> [WHAT IS ASKED]
Copy every line of the material below word for word, leaving out the pictures.

> [ITEMS]
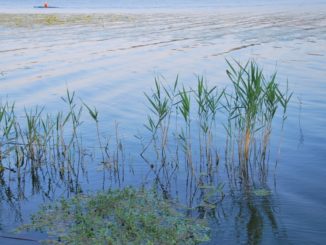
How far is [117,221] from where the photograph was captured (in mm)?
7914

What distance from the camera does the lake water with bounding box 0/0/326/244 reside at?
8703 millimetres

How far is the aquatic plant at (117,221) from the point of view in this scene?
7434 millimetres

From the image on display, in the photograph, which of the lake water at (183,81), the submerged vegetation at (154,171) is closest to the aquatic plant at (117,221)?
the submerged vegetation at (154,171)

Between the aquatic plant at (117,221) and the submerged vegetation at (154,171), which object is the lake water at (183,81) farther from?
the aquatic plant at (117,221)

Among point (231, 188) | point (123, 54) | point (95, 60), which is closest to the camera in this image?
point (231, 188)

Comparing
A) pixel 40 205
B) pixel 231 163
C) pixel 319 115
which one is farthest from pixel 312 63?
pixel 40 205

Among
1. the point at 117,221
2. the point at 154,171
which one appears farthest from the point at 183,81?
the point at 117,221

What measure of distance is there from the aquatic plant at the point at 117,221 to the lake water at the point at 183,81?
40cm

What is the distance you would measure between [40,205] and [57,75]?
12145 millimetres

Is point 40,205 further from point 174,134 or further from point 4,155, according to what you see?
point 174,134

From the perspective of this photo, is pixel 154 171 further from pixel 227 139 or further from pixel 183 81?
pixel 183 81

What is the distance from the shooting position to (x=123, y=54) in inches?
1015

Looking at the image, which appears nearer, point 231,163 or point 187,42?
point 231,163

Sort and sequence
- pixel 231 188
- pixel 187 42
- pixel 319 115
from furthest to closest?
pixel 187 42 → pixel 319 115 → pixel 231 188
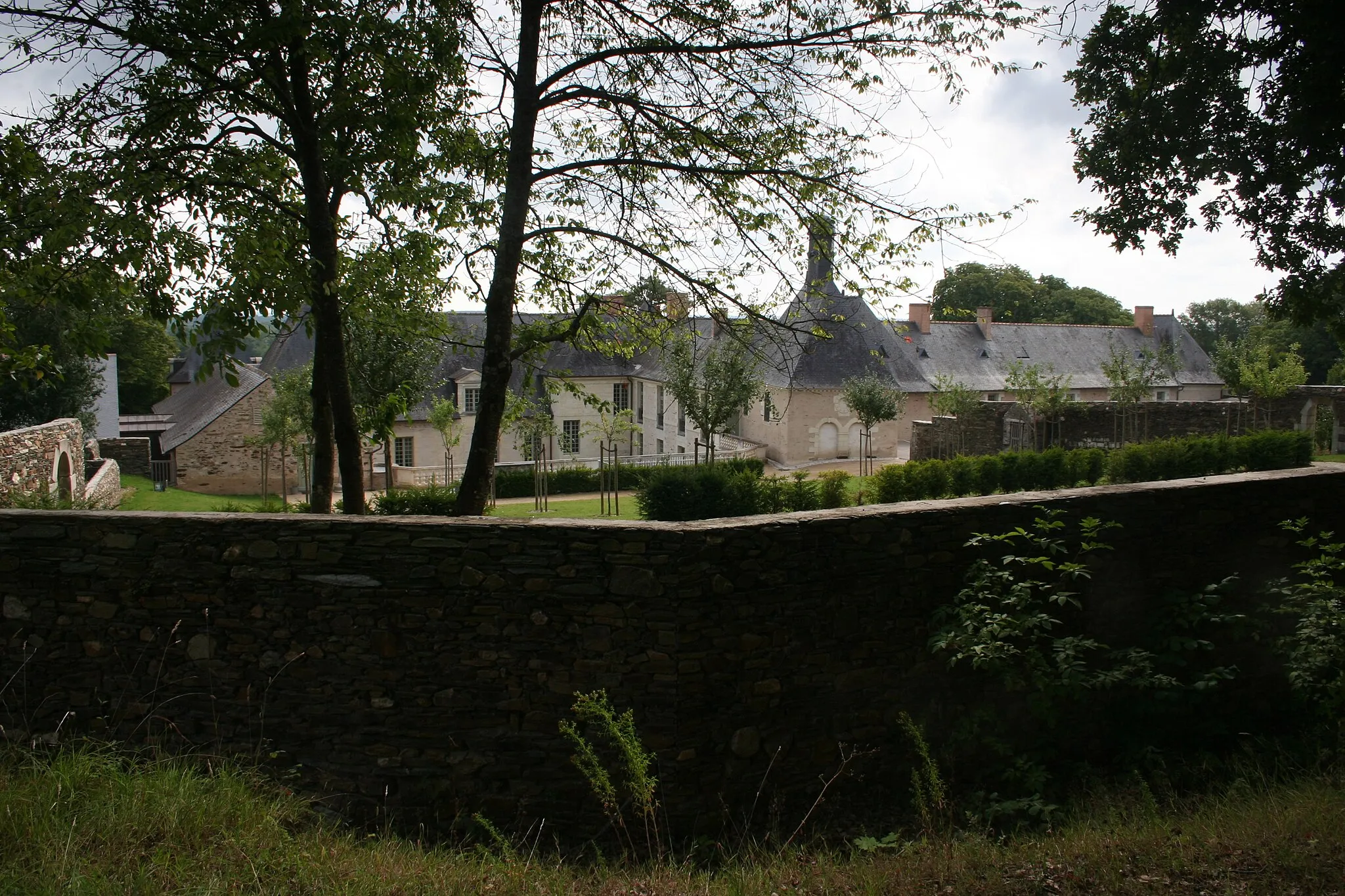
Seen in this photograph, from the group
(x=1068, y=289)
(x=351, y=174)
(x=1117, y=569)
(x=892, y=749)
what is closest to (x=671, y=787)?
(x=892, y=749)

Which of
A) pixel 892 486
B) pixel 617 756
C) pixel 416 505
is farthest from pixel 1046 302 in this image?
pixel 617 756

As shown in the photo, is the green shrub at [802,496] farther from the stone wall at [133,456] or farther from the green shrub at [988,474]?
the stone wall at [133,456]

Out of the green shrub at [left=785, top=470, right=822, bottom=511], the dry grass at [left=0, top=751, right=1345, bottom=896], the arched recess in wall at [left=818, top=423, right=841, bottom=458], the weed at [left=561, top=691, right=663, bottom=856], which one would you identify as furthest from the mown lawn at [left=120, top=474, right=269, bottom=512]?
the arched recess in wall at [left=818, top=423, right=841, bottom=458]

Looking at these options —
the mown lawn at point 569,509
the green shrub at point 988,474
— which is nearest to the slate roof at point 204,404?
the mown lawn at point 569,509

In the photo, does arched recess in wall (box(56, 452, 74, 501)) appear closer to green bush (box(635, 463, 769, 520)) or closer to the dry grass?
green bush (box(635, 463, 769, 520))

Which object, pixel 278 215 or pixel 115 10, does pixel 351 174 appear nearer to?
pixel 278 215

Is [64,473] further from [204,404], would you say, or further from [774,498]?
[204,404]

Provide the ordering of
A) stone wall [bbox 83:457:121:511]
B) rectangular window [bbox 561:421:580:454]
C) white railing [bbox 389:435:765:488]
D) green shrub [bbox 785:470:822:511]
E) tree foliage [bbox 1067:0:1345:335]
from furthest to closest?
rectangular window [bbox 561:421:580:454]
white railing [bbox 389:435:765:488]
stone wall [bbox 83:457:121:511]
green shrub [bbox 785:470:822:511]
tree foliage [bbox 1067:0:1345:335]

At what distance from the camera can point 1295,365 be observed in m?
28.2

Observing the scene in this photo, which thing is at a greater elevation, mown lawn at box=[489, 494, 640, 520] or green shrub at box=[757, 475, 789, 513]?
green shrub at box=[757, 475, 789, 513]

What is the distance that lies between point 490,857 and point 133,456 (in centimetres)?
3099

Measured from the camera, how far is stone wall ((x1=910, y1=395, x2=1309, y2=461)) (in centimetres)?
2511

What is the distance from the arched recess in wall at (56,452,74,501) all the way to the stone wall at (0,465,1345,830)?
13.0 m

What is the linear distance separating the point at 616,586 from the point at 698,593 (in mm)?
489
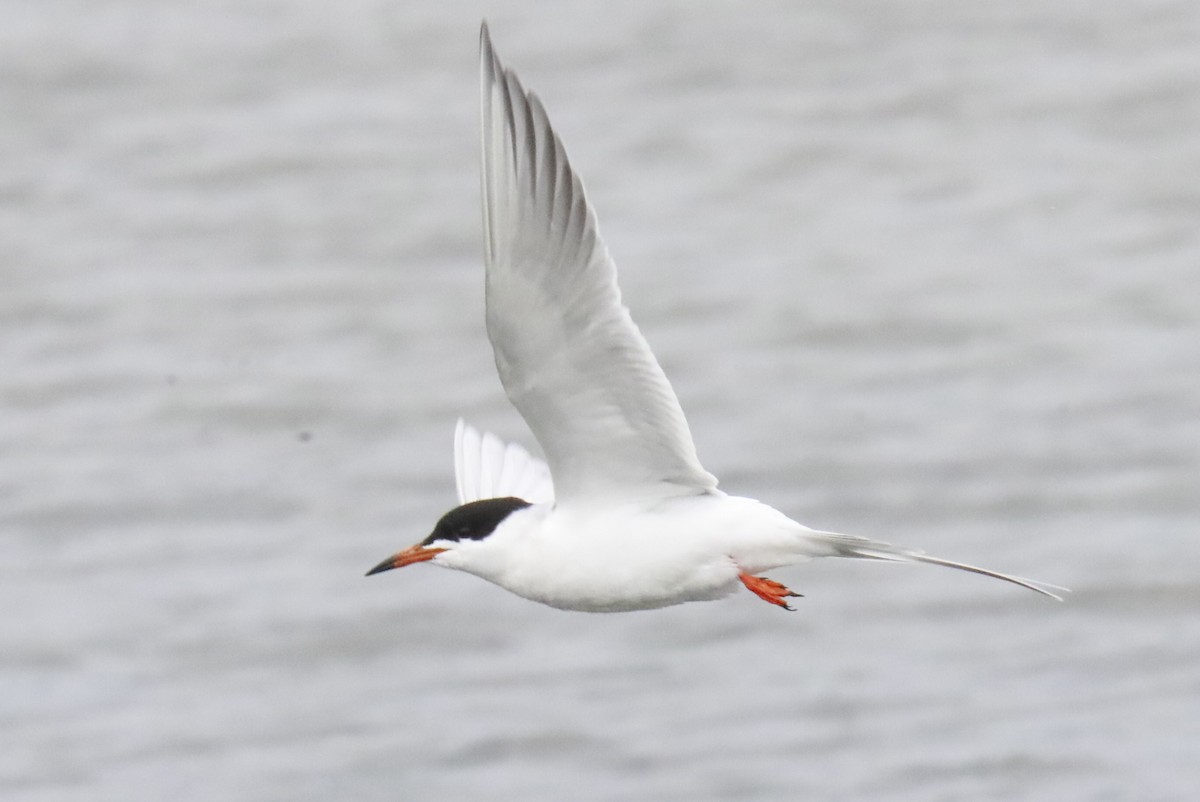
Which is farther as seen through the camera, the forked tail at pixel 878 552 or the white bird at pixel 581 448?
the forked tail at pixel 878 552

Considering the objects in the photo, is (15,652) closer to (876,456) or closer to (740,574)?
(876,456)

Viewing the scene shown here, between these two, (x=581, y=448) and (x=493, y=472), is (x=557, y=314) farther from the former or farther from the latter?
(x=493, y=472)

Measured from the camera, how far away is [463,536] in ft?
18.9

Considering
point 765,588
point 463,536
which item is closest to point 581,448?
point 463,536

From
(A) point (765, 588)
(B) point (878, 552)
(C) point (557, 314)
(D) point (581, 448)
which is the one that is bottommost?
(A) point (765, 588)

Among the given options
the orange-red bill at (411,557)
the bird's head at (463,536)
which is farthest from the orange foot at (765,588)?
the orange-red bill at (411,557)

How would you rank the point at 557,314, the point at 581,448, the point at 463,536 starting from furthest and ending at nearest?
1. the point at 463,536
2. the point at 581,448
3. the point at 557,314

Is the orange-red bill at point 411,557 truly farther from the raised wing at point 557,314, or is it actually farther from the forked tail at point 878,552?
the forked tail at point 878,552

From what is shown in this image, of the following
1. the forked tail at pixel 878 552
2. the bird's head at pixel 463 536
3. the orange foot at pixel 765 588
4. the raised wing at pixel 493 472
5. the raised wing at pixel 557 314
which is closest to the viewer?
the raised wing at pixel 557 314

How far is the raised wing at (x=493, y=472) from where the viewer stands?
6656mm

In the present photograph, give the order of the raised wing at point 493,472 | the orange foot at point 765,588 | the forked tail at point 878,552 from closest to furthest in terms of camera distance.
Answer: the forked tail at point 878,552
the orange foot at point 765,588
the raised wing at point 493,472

> [TASK RESULT]
How far is [117,221] from where the photograph was captured (in mm)?
7914

What distance from the camera does the lake water with bounding box 0/0/326/244 reside at?
8703 millimetres

How far is the aquatic plant at (117,221) from the point of view in this scene?
7434 millimetres

From the image on display, in the photograph, which of the lake water at (183,81), the submerged vegetation at (154,171) is closest to the aquatic plant at (117,221)?
the submerged vegetation at (154,171)

Between the aquatic plant at (117,221) and the submerged vegetation at (154,171), which object is the lake water at (183,81) farther from?
the aquatic plant at (117,221)

Among point (231, 188) | point (123, 54) | point (95, 60), which is closest to the camera in this image?
point (231, 188)

Comparing
A) pixel 40 205
B) pixel 231 163
C) pixel 319 115
which one is farthest from pixel 312 63?
pixel 40 205

Among
1. the point at 117,221
2. the point at 154,171
which one appears farthest from the point at 183,81?
the point at 117,221

What measure of distance is there from the aquatic plant at the point at 117,221 to the lake water at the point at 183,81?
40cm

What is the distance you would measure between [40,205] and [57,75]?
12145 millimetres

Is point 40,205 further from point 174,134 or further from point 4,155, according to what you see?
point 174,134

From the perspective of this photo, is pixel 154 171 further from pixel 227 139 or further from pixel 183 81?
pixel 183 81

What is the distance from the shooting position to (x=123, y=54) in inches?
1015

Looking at the image, which appears nearer, point 231,163 or point 187,42?
point 231,163

Sort and sequence
- pixel 231 188
- pixel 187 42
- pixel 319 115
from furthest to closest?
pixel 187 42 → pixel 319 115 → pixel 231 188
Seen in this photograph, from the group
(x=1068, y=289)
(x=351, y=174)
(x=1117, y=569)
(x=892, y=749)
what is closest to (x=671, y=787)?
(x=892, y=749)

Which of
A) pixel 892 486
B) pixel 617 756
C) pixel 416 505
is farthest from pixel 1046 302 in this image?
pixel 617 756

As shown in the photo, is the green shrub at [802,496] farther from the stone wall at [133,456] or farther from the green shrub at [988,474]?
the stone wall at [133,456]

Out of the green shrub at [left=785, top=470, right=822, bottom=511], the dry grass at [left=0, top=751, right=1345, bottom=896], the arched recess in wall at [left=818, top=423, right=841, bottom=458], the weed at [left=561, top=691, right=663, bottom=856], which one would you identify as furthest from the mown lawn at [left=120, top=474, right=269, bottom=512]?
the arched recess in wall at [left=818, top=423, right=841, bottom=458]

Looking at these options —
the mown lawn at point 569,509
the green shrub at point 988,474
— which is nearest to the slate roof at point 204,404?
the mown lawn at point 569,509

In the photo, does arched recess in wall (box(56, 452, 74, 501)) appear closer to green bush (box(635, 463, 769, 520)) or closer to the dry grass?
green bush (box(635, 463, 769, 520))

Which object, pixel 278 215 or pixel 115 10, does pixel 351 174 appear nearer to?
pixel 278 215

Is [64,473] further from [204,404], would you say, or further from [774,498]?
[204,404]

Provide the ordering of
A) stone wall [bbox 83:457:121:511]
B) rectangular window [bbox 561:421:580:454]
C) white railing [bbox 389:435:765:488]
D) green shrub [bbox 785:470:822:511]
E) tree foliage [bbox 1067:0:1345:335]
from furthest to closest?
rectangular window [bbox 561:421:580:454]
white railing [bbox 389:435:765:488]
stone wall [bbox 83:457:121:511]
green shrub [bbox 785:470:822:511]
tree foliage [bbox 1067:0:1345:335]

At what distance from the camera can point 1295,365 be observed in m?
28.2

Observing the scene in this photo, which thing is at a greater elevation, mown lawn at box=[489, 494, 640, 520] or green shrub at box=[757, 475, 789, 513]?
green shrub at box=[757, 475, 789, 513]

What is the distance that lies between point 490,857 and point 133,456 (in centimetres)?
3099

Measured from the camera, how far is stone wall ((x1=910, y1=395, x2=1309, y2=461)) (in centimetres)?
2511

What is the distance from the arched recess in wall at (56,452,74,501) all the way to the stone wall at (0,465,1345,830)?
13.0 m

What is the linear distance separating the point at 616,586 from the point at 698,593 (in mm)?
489
Which is farther as seen through the camera, the forked tail at pixel 878 552 or the white bird at pixel 581 448?
the forked tail at pixel 878 552

Considering the objects in the photo, is (15,652) closer to (876,456) or closer to (740,574)?
(876,456)

Viewing the scene shown here, between these two, (x=581, y=448) and (x=493, y=472), is (x=557, y=314) farther from the former or farther from the latter?
(x=493, y=472)

Measured from the camera, how far away is [463,536] in ft?
18.9

Considering
point 765,588
point 463,536
which item is closest to point 581,448?
point 463,536

From
(A) point (765, 588)
(B) point (878, 552)
(C) point (557, 314)
(D) point (581, 448)
which is the one that is bottommost?
(A) point (765, 588)

Among the given options
the orange-red bill at (411,557)
the bird's head at (463,536)
which is farthest from the orange foot at (765,588)?
the orange-red bill at (411,557)

How would you rank the point at 557,314, the point at 581,448, the point at 463,536 starting from furthest and ending at nearest?
1. the point at 463,536
2. the point at 581,448
3. the point at 557,314

Is the orange-red bill at point 411,557 truly farther from the raised wing at point 557,314, or is it actually farther from the forked tail at point 878,552?
the forked tail at point 878,552

From what is shown in this image, of the following
1. the forked tail at pixel 878 552
2. the bird's head at pixel 463 536
3. the orange foot at pixel 765 588
4. the raised wing at pixel 493 472
5. the raised wing at pixel 557 314
which is closest to the viewer?
the raised wing at pixel 557 314

How far is the raised wing at (x=493, y=472) from where the viewer stands?
6656mm

In the present photograph, give the order of the raised wing at point 493,472 | the orange foot at point 765,588 | the forked tail at point 878,552 from closest to furthest in terms of camera distance.
Answer: the forked tail at point 878,552
the orange foot at point 765,588
the raised wing at point 493,472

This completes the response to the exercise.